**Text segment:**
++++++

Admin Guide: Log Sources
This page documents exactly where Logster expects real-time log data to come from on each supported platform, which Kafka topic each source feeds, and the exact format the normalizer will accept on that topic.
Every format and sample on this page is verified against the normalizer parsers in services/normalizer/src/logster_normalizer/parsers.py and against the canonical sample messages kept at stress-tests/sample-kafka-messages.md. If you extend Logster to accept a new log source, update both files and then update this page.
Architecture — how logs get in
Logster does not collect logs from endpoints directly. Every raw event reaches Logster the same way: an endpoint-side collector produces events, an endpoint-side shipper publishes them onto a Kafka topic, and the Logster normalizer consumes from that topic.
┌───────────────┐ ┌─────────────┐ ┌────────┐ ┌────────────┐
│ Collector │──▶│ Shipper │──▶│ Kafka │──▶│ Normalizer │
│ (endpoint) │ │ (endpoint) │ │ topic │ │ (Logster) │
└───────────────┘ └─────────────┘ └────────┘ └────────────┘
- Collector = the thing on the endpoint that observes system activity: Sysmon, auditd, or an eBPF tracer.
- Shipper = the thing on the endpoint that forwards collected events to Kafka: Winlogbeat (Windows) or a custom agent (Linux, per stress-tests/sample-kafka-messages.md).
- Kafka topic = the trust boundary. Everything written to a raw topic is treated as untrusted input until the normalizer validates it.
- Normalizer = the Logster service that parses each raw
format into a unified
NormalizedEvent. Source: services/normalizer/src/logster_normalizer/parsers.py.

++++++

**Material provided:**

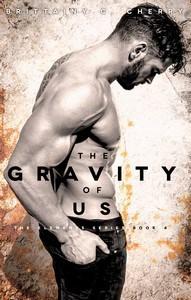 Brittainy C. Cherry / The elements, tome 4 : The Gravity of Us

++++++

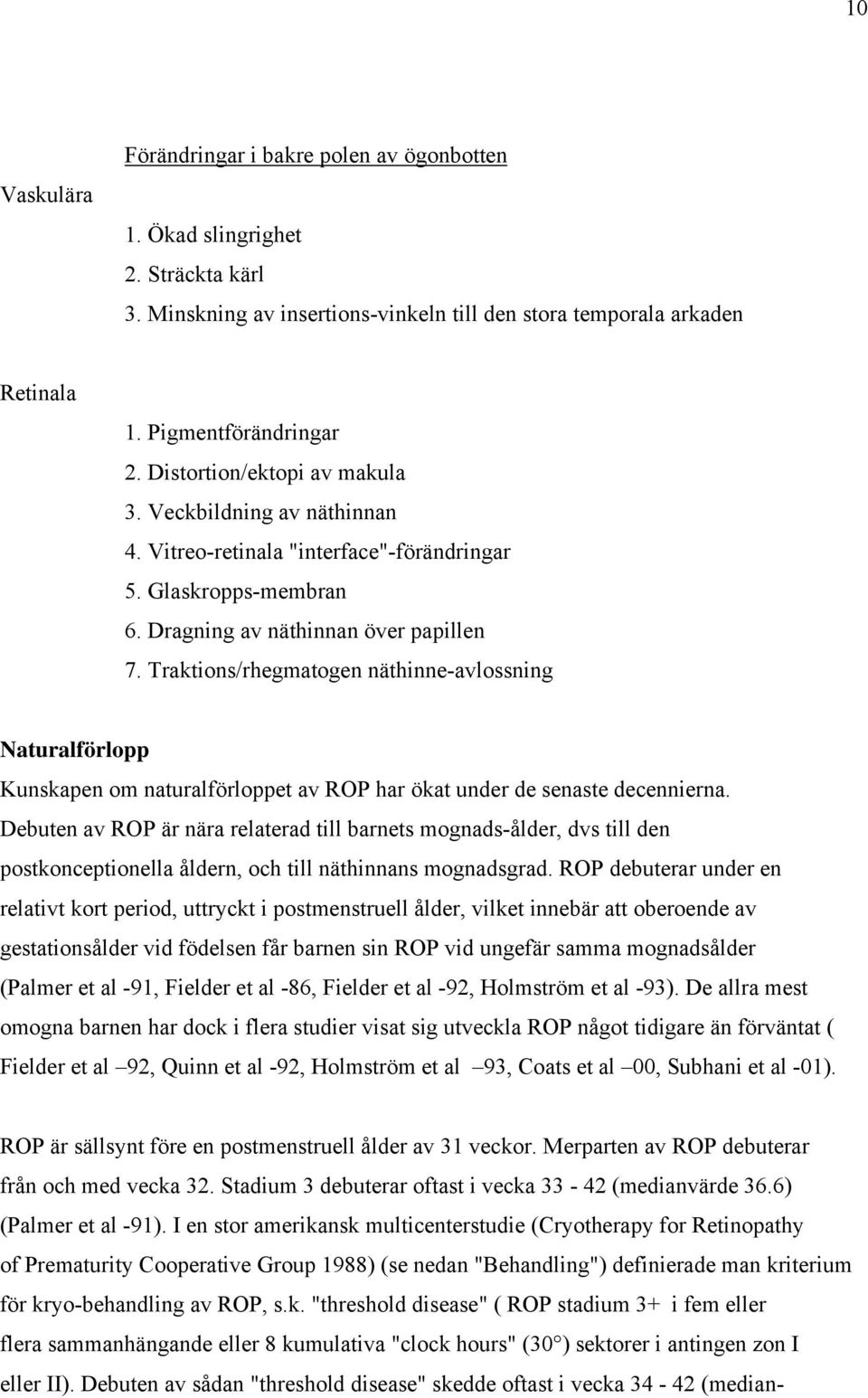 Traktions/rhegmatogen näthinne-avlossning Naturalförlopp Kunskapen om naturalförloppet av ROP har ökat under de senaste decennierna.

++++++

Quote the passage of the log sources guide above that begins with the words containing "- Shipper = the" and ends with "normalizer validates it.".

- Shipper = the thing on the endpoint that forwards collected events to Kafka: Winlogbeat (Windows) or a custom agent (Linux, per stress-tests/sample-kafka-messages.md).
- Kafka topic = the trust boundary. Everything written to a raw topic is treated as untrusted input until the normalizer validates it.